Input material:
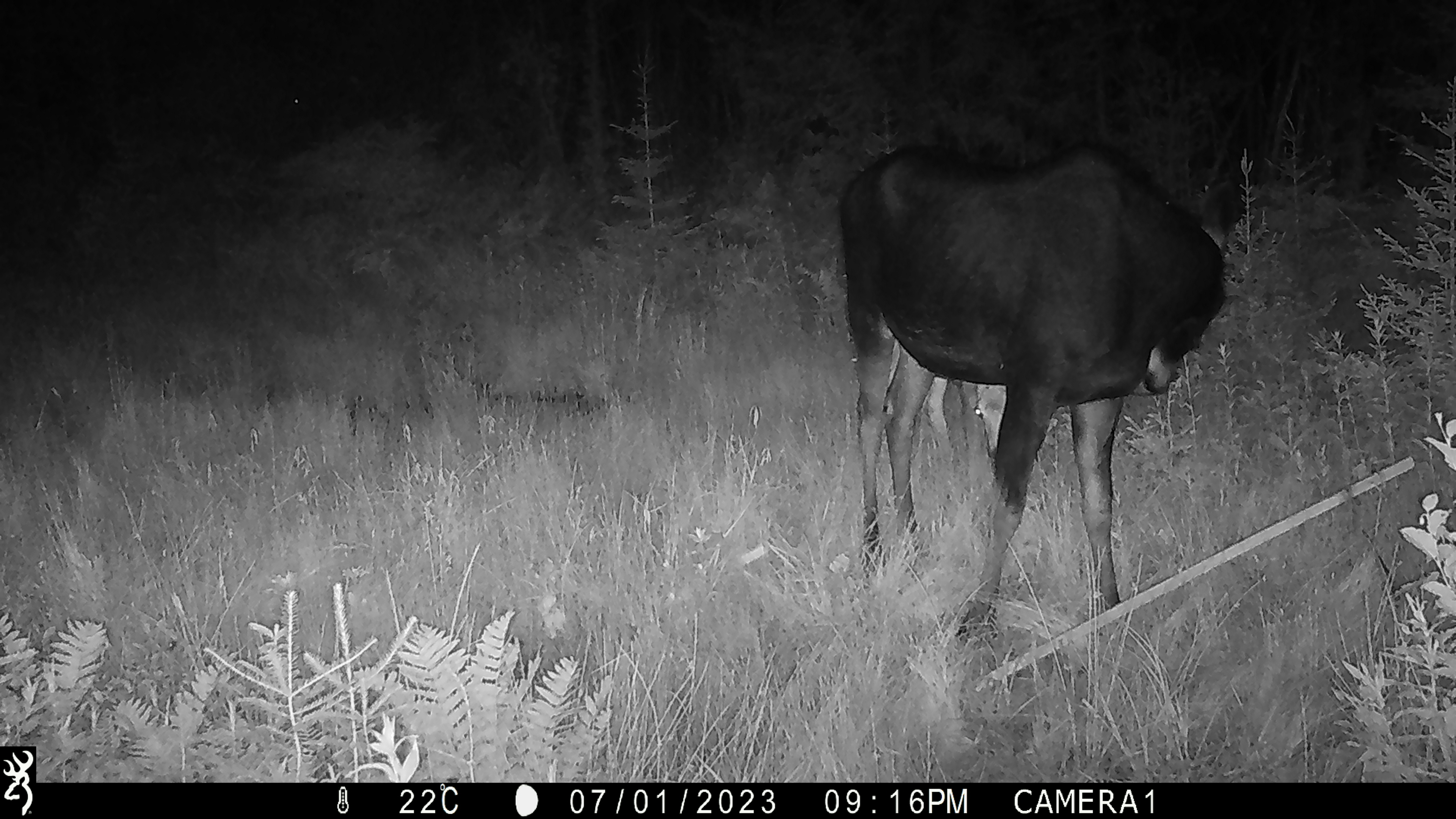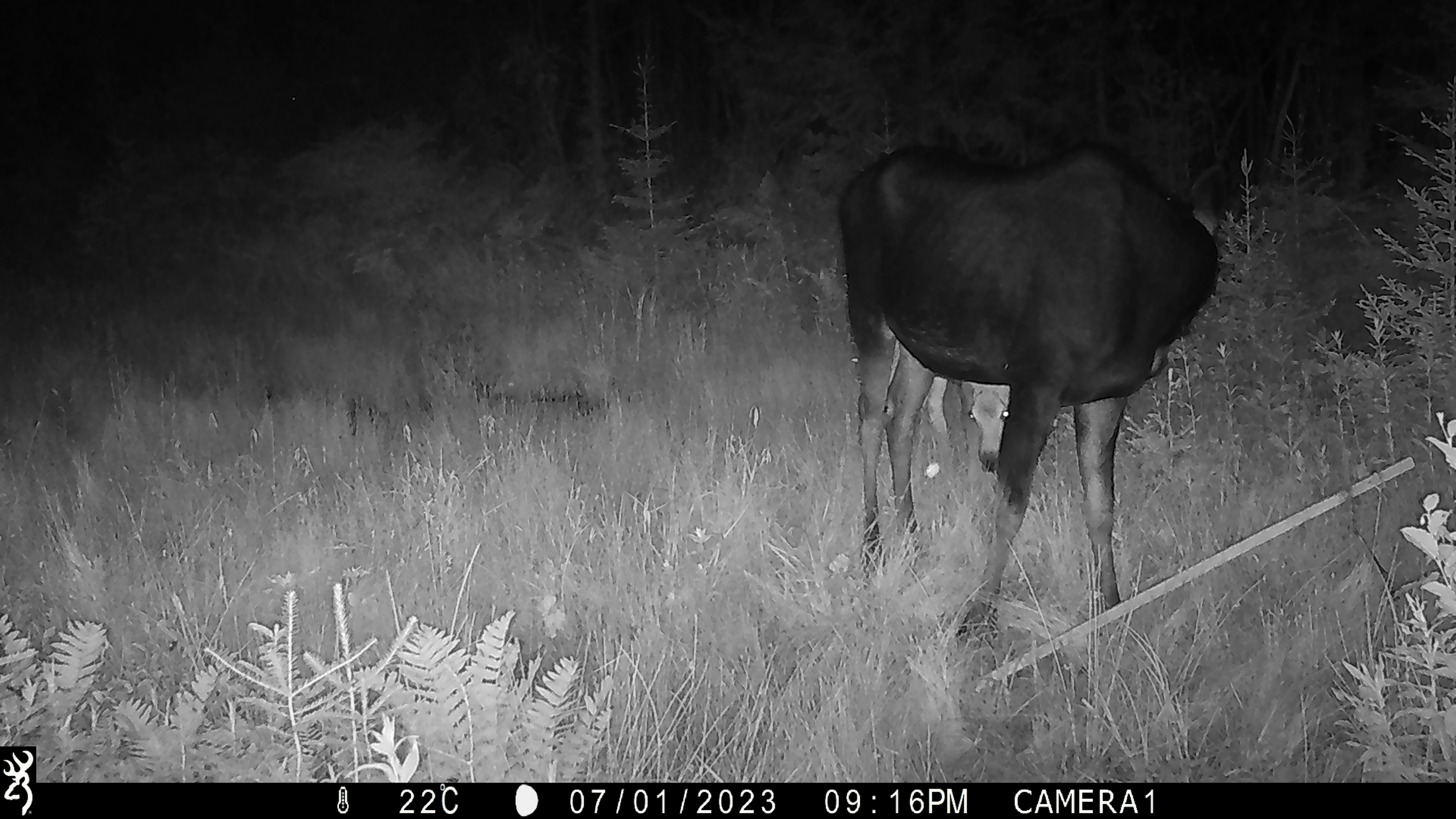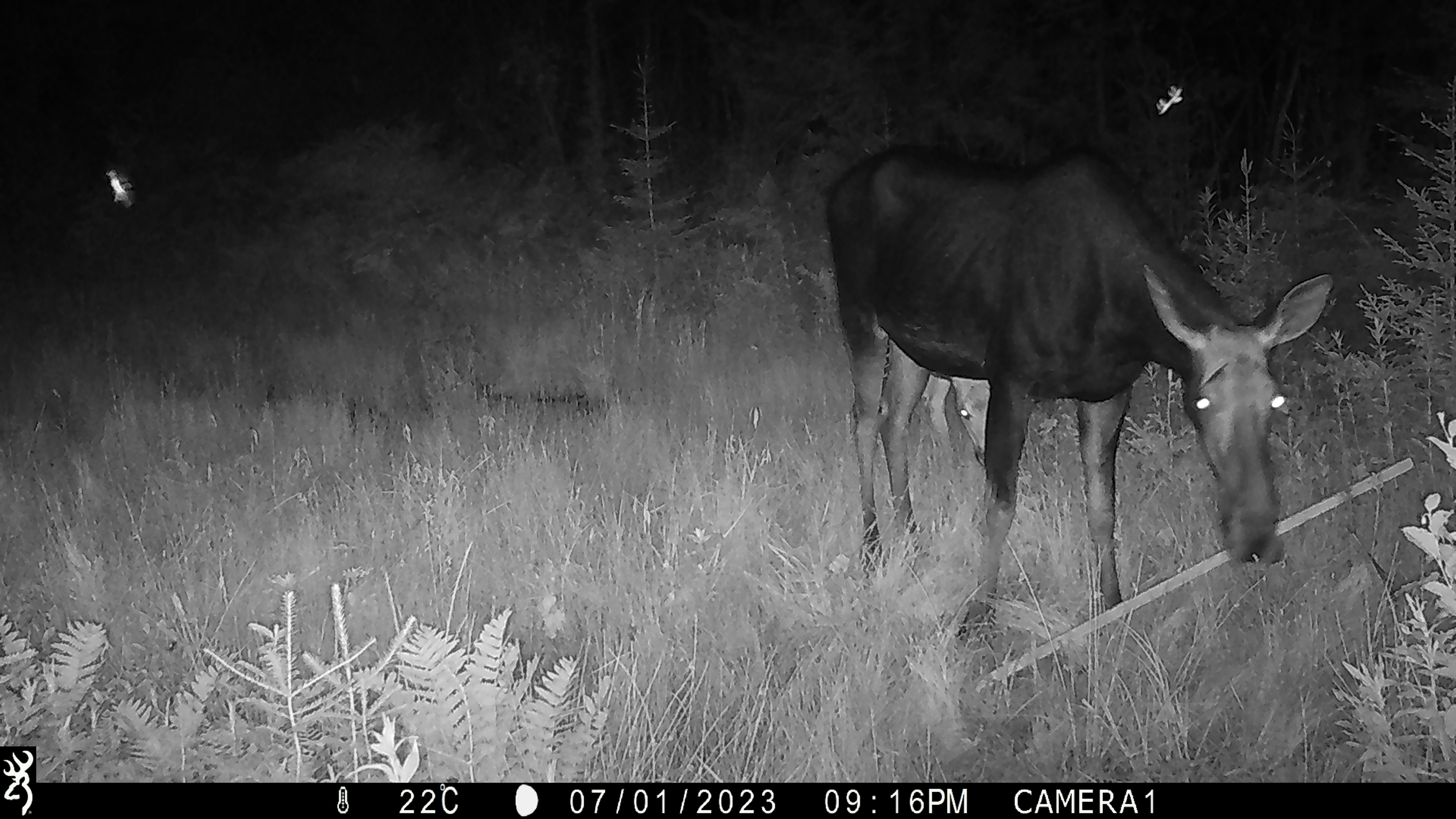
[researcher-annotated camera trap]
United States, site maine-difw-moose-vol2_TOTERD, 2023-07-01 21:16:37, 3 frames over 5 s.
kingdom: Animalia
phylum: Chordata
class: Mammalia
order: Artiodactyla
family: Cervidae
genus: Alces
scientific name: Alces alces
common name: moose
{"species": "moose (Alces alces)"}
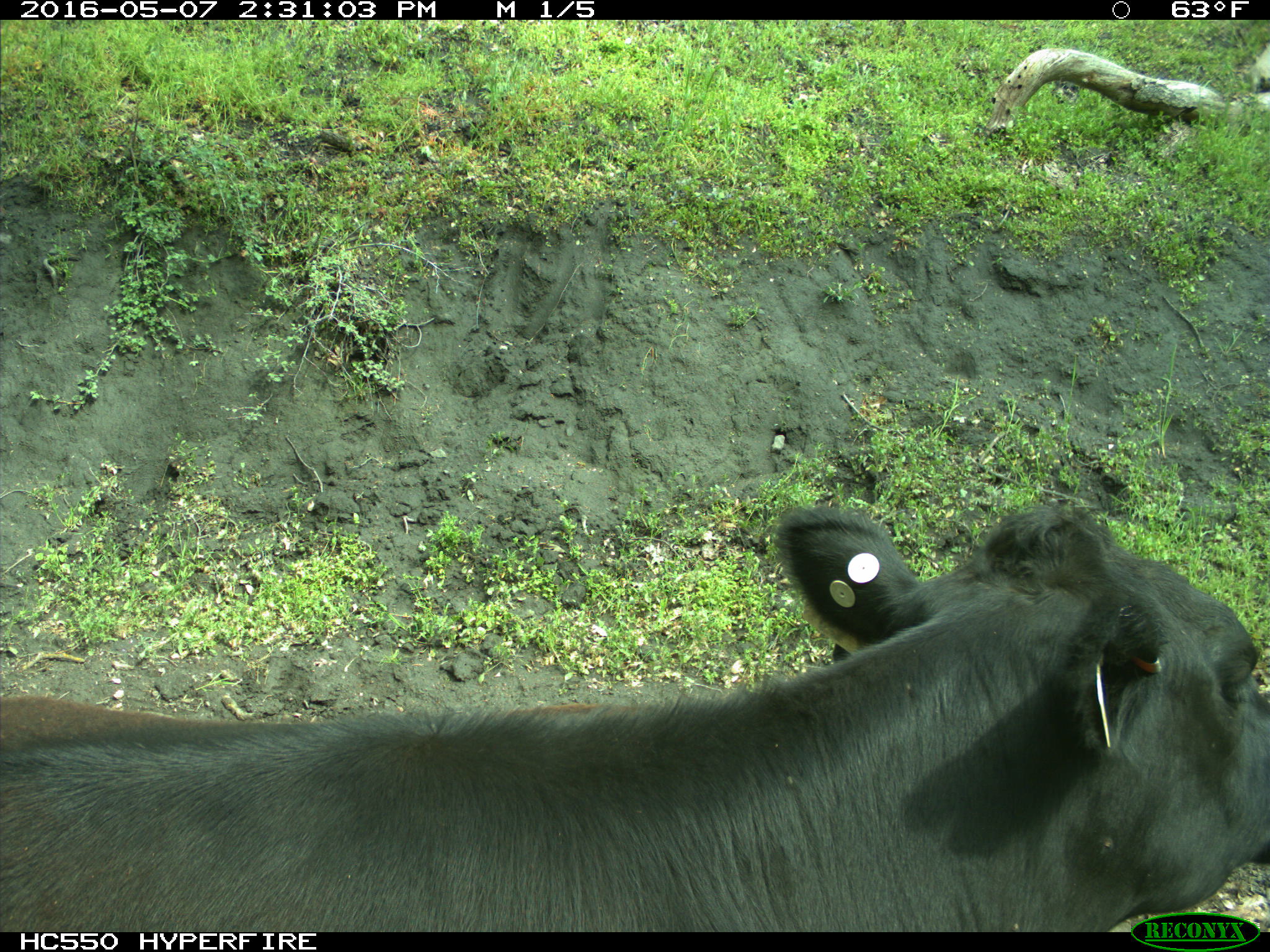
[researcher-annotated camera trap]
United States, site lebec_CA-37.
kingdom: Animalia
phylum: Chordata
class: Mammalia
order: Artiodactyla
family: Bovidae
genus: Bos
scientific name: Bos taurus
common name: domestic cow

Task statement: Pictures are to be left out; the records above must be repeated word for word.

Your response:
[researcher-annotated camera trap]
United States, site maine-difw-moose-vol2_TOTERD, 2023-07-01 21:16:37, 3 frames over 5 s.
kingdom: Animalia
phylum: Chordata
class: Mammalia
order: Artiodactyla
family: Cervidae
genus: Alces
scientific name: Alces alces
common name: moose
{"species": "moose (Alces alces)"}
[researcher-annotated camera trap]
United States, site lebec_CA-37.
kingdom: Animalia
phylum: Chordata
class: Mammalia
order: Artiodactyla
family: Bovidae
genus: Bos
scientific name: Bos taurus
common name: domestic cow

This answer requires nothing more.